Quoted text:
# Do-217E-4 question



## B-17engineer (Nov 26, 2009)

Hi all, 

After the P-40 is finished I want to enter a Dornier Do-217 E-4 to the heavy hitters GB. The instructions say "Grey" for the cockpit but, is it RLM 02 or RLM 66?


----------



## Crimea_River (Nov 26, 2009)

I vote 66


----------



## 109ROAMING (Nov 26, 2009)

You coulda just stuck this question in your thread for the Dornier Harrison ( when you decide to do it)

Sorry I can't help


----------



## A4K (Nov 27, 2009)

Being an E-series, instinct says RLM 02, but I couldn't say for sure, sorry...


----------



## stona (Nov 27, 2009)

A4K said:


> Being an E-series, instinct says RLM 02, but I couldn't say for sure, sorry...



I don't think anyone can say for sure! I believe that this aircraft entered production in 1940. RLM 66 was certainly appearing in cockpits at this time though not "officially" for another year. I would go with RLM 66, but there probably isn't a right or wrong here, unless you can find a photograph of your aircraft or one close to it in a production series.
Our German friends were not as efficient at following RLM directives as stereotypes would have us believe, as evidenced by the streams of directives that the RLM felt obliged to issue throughout the war. Instructions on everything from what lacquers to apply to how they should be applied, even how various finishes should be cleaned and with what! The guys in the shops clearly weren't adhereing too closely to their directives and needed "reminders".
You will find many photos of quite glossy, obviously polished Luftwaffe machines. The pilots wanted every ounce of speed they could get. An RLM inspector would have heart failiure at this ruination of their matt finish. The RLM issued orders specifically prohibiting this kind of polishing. Did it stop it? I don't think so.
A case of "I just wasn't following orders"
Steve


----------



## B-17engineer (Nov 27, 2009)

Thanks Steve, Andy, and Evan ! I will go 66 then


----------

Provided data:
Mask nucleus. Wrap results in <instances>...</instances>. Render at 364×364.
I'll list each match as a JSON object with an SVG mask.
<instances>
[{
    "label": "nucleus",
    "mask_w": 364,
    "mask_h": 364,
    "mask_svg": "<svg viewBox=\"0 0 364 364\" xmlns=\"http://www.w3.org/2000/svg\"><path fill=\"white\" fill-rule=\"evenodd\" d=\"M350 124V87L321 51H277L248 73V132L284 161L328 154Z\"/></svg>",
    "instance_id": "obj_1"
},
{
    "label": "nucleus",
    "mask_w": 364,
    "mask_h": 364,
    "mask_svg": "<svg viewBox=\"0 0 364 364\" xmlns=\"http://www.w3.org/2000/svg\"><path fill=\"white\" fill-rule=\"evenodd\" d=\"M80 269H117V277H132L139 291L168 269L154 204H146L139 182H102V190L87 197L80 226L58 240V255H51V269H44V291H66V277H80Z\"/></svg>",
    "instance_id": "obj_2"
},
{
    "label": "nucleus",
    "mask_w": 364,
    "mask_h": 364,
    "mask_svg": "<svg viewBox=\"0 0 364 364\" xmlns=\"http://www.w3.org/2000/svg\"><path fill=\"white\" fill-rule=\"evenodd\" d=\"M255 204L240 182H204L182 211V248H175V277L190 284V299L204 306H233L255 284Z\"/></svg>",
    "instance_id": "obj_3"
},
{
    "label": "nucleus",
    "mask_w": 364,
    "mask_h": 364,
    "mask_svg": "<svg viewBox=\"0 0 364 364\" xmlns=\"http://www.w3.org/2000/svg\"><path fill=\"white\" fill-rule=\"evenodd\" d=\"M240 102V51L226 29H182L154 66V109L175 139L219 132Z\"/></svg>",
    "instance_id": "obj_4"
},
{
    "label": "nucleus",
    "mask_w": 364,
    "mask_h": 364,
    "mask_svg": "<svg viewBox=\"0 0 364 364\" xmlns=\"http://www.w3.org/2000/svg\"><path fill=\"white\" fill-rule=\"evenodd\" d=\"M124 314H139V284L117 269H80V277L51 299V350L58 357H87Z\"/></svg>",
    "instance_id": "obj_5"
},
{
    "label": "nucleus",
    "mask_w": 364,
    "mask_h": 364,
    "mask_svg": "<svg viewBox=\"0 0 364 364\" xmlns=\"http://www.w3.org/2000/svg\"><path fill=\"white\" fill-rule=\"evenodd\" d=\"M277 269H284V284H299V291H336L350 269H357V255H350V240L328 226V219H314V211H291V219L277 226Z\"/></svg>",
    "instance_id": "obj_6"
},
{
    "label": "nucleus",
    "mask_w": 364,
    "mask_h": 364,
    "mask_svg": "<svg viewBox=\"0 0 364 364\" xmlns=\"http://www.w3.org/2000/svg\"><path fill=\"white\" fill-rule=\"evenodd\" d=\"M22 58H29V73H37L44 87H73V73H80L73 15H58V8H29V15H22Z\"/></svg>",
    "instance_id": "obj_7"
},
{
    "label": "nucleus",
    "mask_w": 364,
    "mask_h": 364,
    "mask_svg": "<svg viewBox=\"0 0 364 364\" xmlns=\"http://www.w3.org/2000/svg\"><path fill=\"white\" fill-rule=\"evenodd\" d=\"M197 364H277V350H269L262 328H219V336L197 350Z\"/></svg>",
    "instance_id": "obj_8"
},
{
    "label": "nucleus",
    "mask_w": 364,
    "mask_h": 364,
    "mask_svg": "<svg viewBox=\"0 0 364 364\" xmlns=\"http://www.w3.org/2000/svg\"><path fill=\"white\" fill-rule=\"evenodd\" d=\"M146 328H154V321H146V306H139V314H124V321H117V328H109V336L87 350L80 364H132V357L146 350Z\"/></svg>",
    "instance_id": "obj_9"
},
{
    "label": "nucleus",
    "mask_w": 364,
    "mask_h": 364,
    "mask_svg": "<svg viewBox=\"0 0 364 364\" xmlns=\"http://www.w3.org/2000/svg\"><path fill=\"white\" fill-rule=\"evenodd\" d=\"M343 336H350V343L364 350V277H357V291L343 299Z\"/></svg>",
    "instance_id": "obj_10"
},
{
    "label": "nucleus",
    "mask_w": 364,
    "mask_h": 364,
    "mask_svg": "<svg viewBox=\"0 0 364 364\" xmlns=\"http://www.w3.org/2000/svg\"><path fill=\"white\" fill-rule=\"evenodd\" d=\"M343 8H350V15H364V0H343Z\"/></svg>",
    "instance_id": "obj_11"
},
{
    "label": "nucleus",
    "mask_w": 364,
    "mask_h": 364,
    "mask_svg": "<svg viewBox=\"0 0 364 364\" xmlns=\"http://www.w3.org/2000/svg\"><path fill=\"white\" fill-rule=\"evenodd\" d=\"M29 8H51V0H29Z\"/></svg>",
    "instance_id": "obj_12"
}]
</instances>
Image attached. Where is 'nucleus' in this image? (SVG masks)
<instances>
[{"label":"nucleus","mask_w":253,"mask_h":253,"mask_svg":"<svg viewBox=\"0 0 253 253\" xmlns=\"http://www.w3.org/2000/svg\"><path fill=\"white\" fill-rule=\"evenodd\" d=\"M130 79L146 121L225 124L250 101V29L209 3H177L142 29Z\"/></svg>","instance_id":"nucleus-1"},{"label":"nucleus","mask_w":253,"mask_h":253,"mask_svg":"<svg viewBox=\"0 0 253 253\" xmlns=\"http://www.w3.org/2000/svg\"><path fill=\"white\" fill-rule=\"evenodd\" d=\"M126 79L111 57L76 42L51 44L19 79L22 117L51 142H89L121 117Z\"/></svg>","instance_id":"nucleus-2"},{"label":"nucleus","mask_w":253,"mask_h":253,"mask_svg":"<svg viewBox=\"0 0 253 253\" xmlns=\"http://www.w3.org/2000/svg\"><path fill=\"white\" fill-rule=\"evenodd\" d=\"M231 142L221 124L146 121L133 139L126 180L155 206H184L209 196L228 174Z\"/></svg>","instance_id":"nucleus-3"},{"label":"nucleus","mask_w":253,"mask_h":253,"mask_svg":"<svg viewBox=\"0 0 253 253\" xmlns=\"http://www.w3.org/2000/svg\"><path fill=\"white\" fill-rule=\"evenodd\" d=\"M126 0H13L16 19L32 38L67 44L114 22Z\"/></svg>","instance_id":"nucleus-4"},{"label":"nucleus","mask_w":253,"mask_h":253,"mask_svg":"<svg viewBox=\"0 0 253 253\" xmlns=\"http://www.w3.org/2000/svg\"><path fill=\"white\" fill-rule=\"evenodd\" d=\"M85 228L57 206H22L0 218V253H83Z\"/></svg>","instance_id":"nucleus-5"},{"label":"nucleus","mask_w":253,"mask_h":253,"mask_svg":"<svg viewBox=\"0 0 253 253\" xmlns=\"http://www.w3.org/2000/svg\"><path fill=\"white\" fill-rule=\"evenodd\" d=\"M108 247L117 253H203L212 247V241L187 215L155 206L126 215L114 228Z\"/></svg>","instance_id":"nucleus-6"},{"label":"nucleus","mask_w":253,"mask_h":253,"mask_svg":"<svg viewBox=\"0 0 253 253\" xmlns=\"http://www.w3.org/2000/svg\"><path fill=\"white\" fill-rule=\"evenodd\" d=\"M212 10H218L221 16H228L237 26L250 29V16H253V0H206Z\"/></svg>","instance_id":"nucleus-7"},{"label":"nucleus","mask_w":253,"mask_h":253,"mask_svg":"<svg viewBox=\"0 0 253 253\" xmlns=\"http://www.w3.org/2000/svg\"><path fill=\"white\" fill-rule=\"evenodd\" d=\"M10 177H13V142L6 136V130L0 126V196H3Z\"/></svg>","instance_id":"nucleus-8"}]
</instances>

Given exercise: Return the stretch of the Do-217 cockpit color thread from "You will find" through "don't think so.", copied word for word.

Response to the task:
You will find many photos of quite glossy, obviously polished Luftwaffe machines. The pilots wanted every ounce of speed they could get. An RLM inspector would have heart failiure at this ruination of their matt finish. The RLM issued orders specifically prohibiting this kind of polishing. Did it stop it? I don't think so.